It seems like everyone could use a quicker internet connection, and now Japanese engineers have broken the speed record for data transfer. Using a single optical fiber, the group was able to send more than 20 times the amount of internet traffic that exists worldwide every second.

One of the fortunate few who has access to the fastest consumer internet connection in the world will experience a speedy 10 gigabits per second (Gb/s). A larger group uses a connection speed of one gigabit per second, although the majority of us only need a few hundred megabits.

However, the National Institute of Information and Communications Technology (NICT) of Japan has already recorded a data transfer rate of 22.9 petabits per second, which is completely ridiculous. To put that into perspective, one million gigabits is equal to one petabit, which means that at such speed, the whole internet’s traffic could be transmitted 22 times over in real time, with more bandwidth available. NASA receives only 46 terabits/s, or 0.046 Pb/s, per second.
In order to accomplish this milestone, NICT leveraged several new and developing technologies. The cable has 38 cores, each of which may transfer data in three modes, for a total of 114 spatial channels, as opposed to simply one core for data transmission. Three bands (S, C, and L) comprise the 750 wavelength channels that make up each mode in each spatial channel.

That totals 22.9 Pb/s, or more than twice the previous record, which was achieved in 2020, for data transfer rate. The group claims that the system in its current configuration might achieve up to 24.7 Pb/s if the error correction is optimized.
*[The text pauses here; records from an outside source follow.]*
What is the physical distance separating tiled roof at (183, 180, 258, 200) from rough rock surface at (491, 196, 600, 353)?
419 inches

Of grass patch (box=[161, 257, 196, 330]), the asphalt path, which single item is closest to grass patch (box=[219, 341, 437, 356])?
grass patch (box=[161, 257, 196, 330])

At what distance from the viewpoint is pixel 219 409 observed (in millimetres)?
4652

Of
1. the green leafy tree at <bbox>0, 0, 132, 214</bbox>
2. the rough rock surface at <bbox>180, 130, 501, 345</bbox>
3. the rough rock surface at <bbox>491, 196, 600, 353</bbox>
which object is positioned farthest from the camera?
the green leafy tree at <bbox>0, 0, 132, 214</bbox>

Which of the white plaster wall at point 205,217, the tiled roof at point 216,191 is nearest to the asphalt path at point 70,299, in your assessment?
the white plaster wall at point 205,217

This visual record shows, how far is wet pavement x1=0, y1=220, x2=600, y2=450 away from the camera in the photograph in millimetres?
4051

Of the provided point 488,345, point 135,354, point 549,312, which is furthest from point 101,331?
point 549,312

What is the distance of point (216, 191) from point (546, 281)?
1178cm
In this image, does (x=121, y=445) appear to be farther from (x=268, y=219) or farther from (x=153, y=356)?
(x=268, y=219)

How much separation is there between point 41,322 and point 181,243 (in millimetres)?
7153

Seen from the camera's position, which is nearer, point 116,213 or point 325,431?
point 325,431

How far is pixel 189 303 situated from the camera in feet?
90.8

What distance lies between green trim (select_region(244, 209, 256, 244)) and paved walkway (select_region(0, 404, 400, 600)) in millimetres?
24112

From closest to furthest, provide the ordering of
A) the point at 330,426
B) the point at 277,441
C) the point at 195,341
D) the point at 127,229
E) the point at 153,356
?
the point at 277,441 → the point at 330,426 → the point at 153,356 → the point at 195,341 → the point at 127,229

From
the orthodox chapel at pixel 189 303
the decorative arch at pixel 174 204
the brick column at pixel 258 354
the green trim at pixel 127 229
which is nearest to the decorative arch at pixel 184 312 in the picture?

But in the near future, don’t expect to be watching all of Netflix in a matter of seconds. Complex signal processing is needed to decode the data, necessitating the installation of specialized devices called MIMO receivers throughout networks. Shorter term, a four-core version that maintains a reasonable data speed of more than 1 Pb/s while only transmitting data in one mode per core is compatible with the infrastructure already in place.

The study was presented in October in Scotland at the European Conference on Optical Communication.